■ Your objective:
The exercise calls for the lines from the one containing "kingdom: Animalia" to the end of the data below to be output exactly, pictures excluded.

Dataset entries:
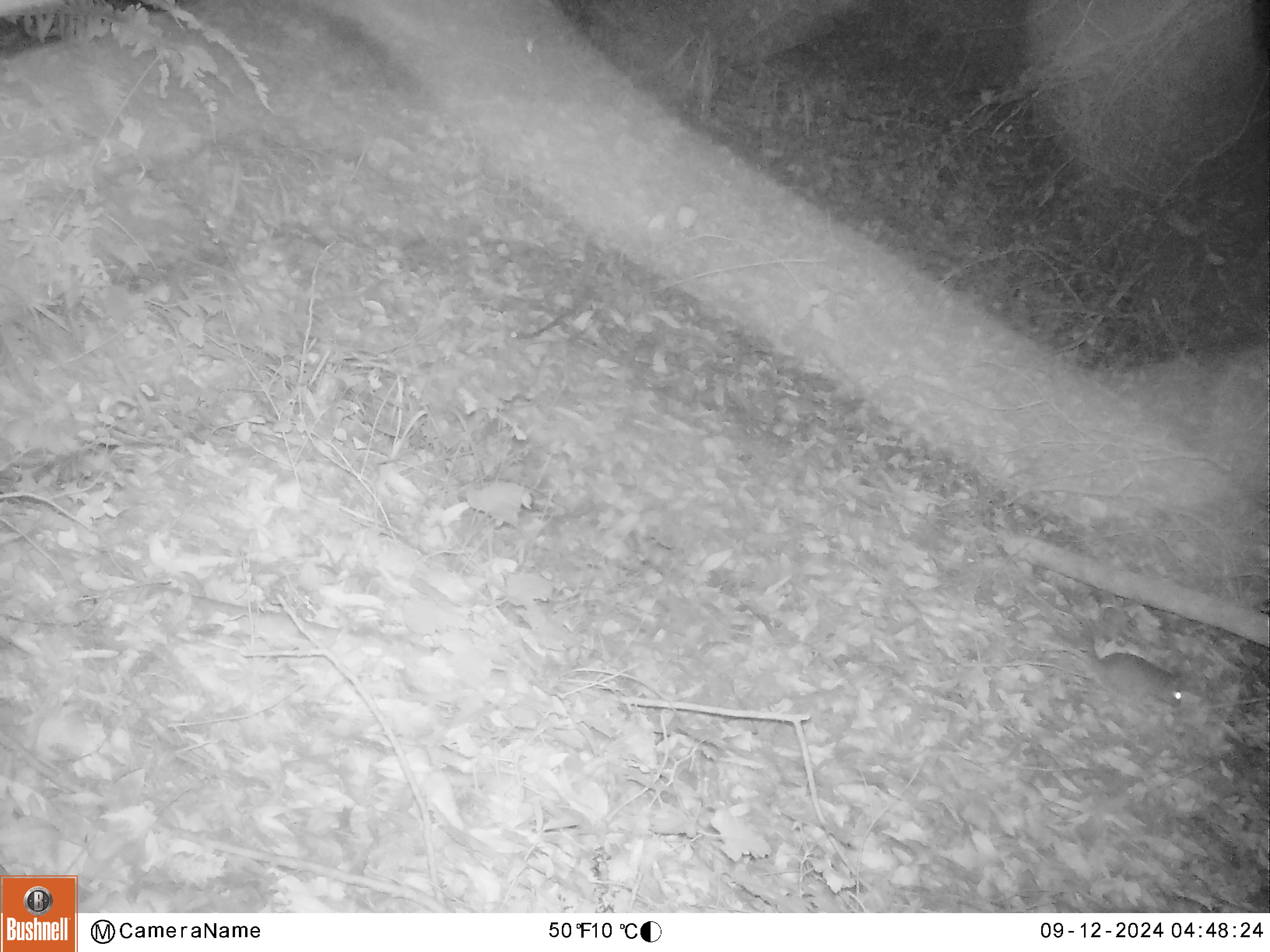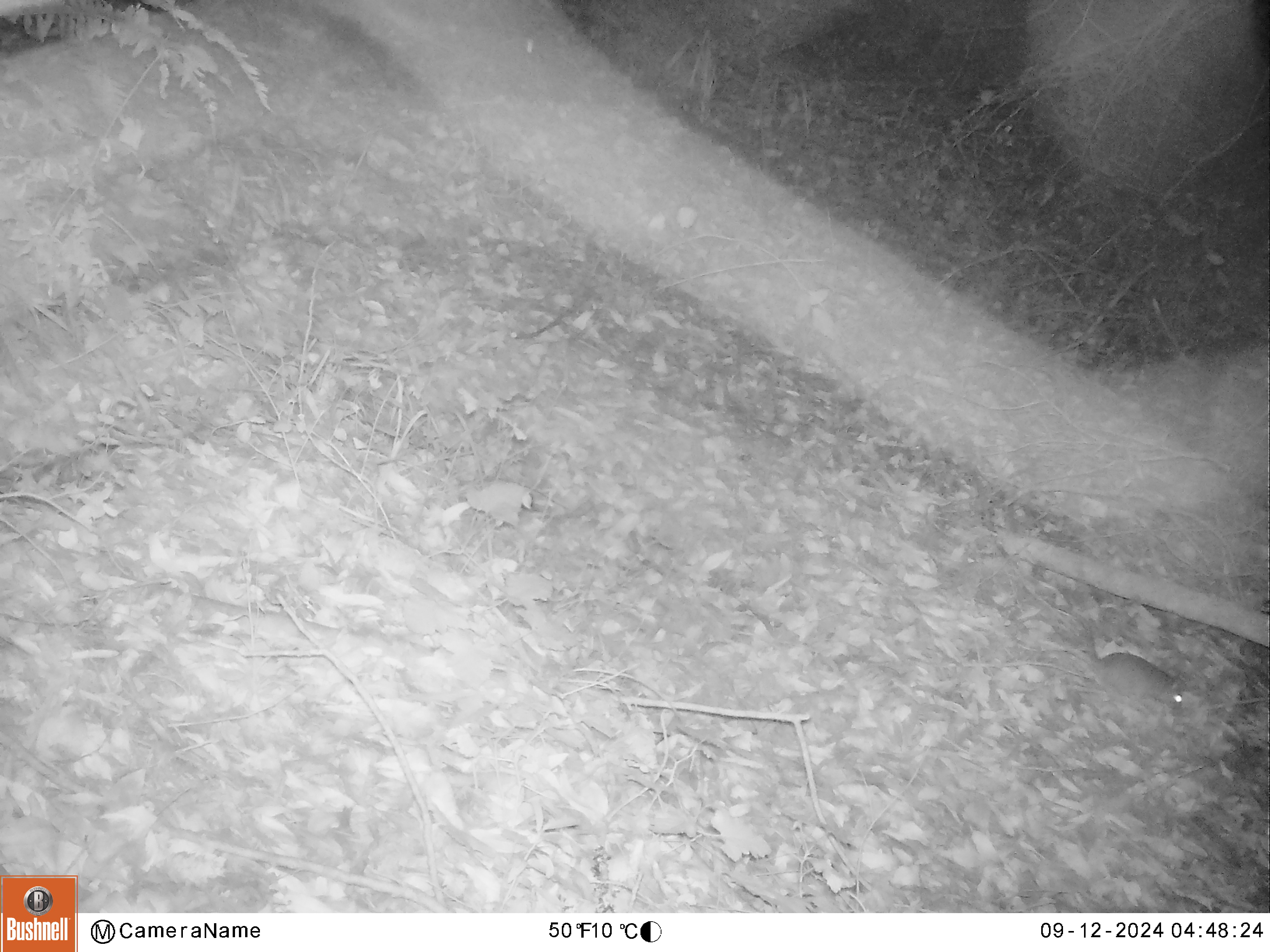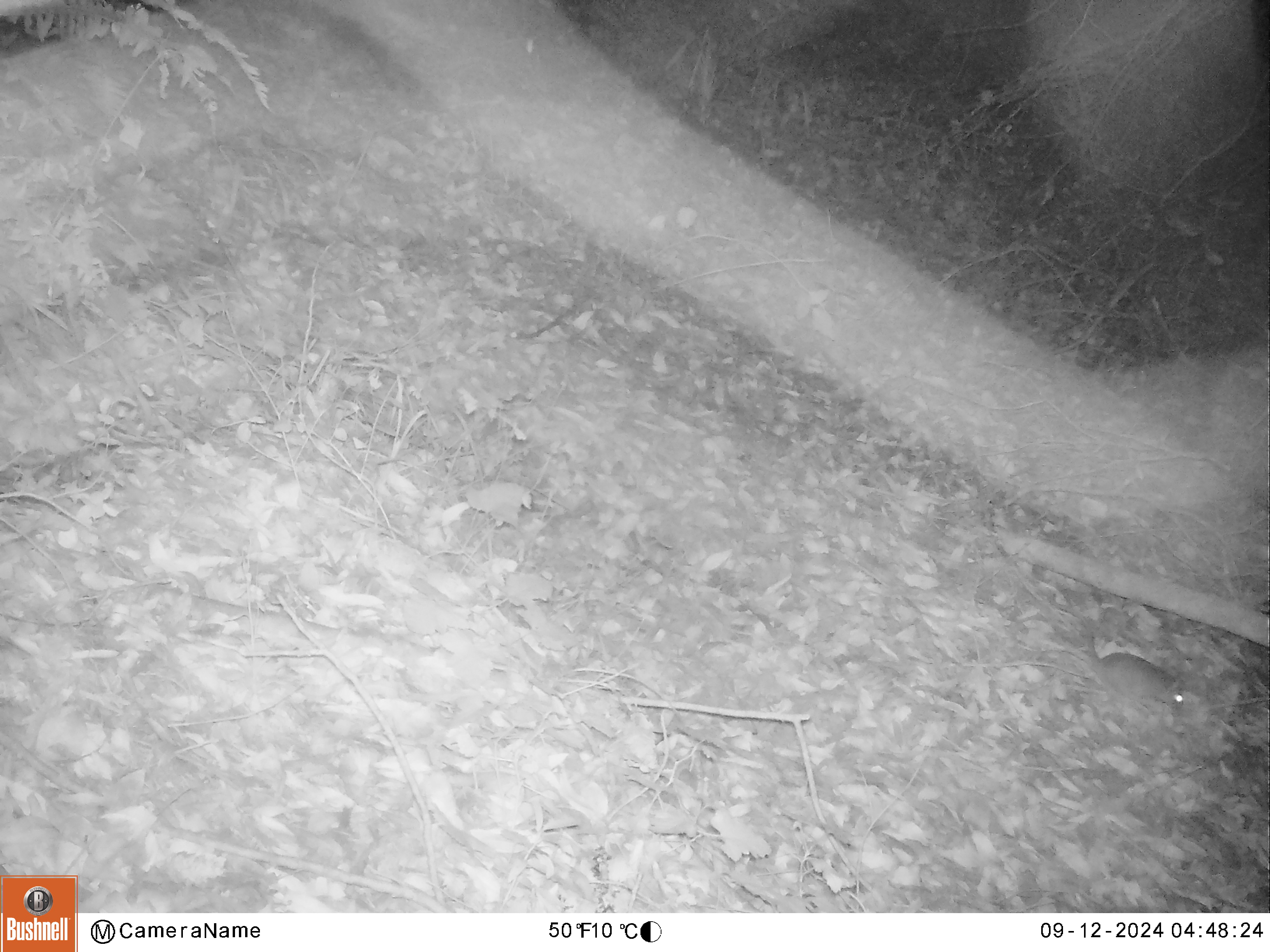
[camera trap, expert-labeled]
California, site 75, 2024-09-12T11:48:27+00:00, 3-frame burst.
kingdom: Animalia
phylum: Chordata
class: Mammalia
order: Rodentia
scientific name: Rodentia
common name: mouse or rat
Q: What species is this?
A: Mouse or rat (Rodentia).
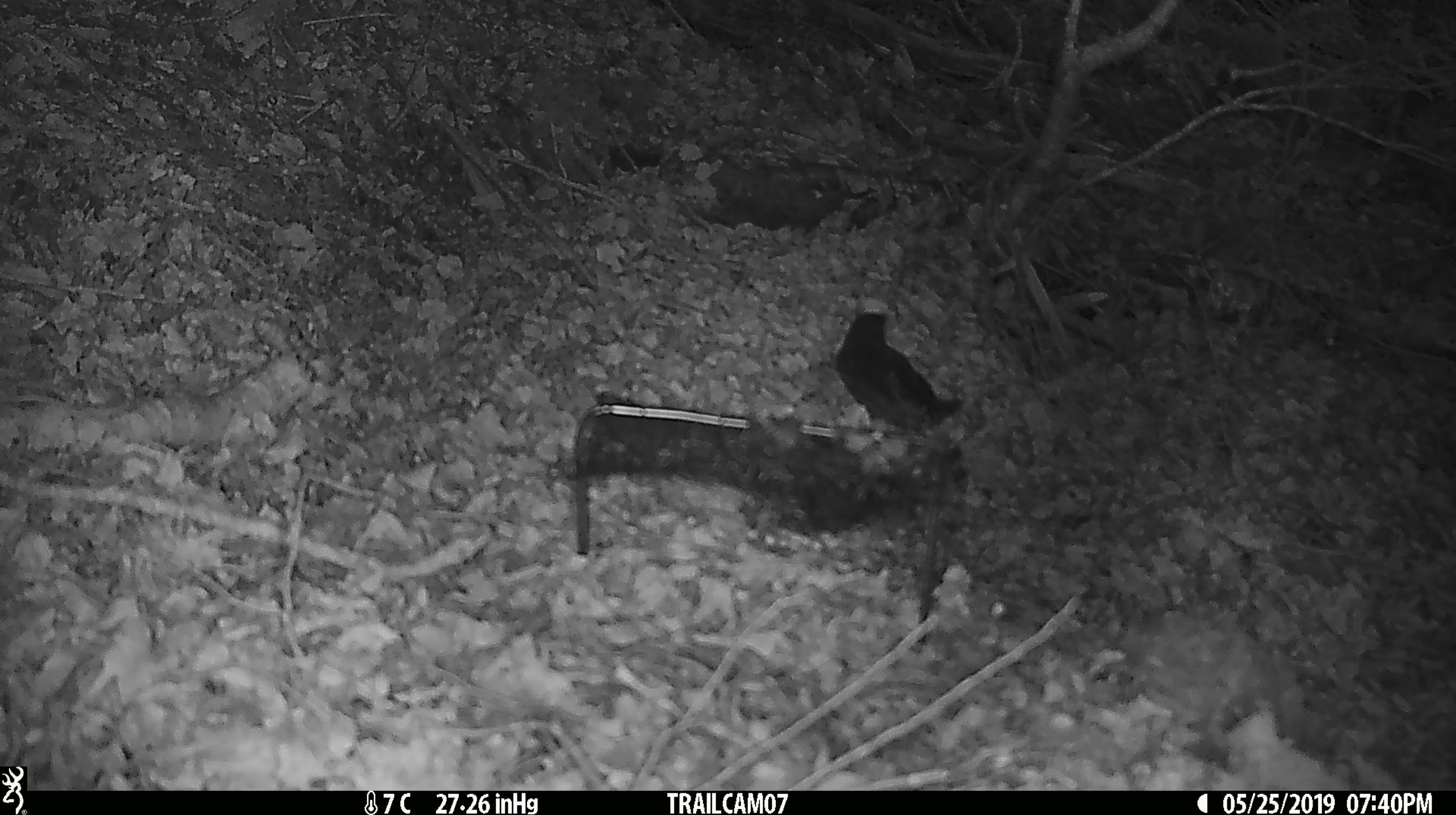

■ Exercise output:
kingdom: Animalia
phylum: Chordata
class: Mammalia
order: Rodentia
scientific name: Rodentia
common name: mouse or rat
Q: What species is this?
A: Mouse or rat (Rodentia).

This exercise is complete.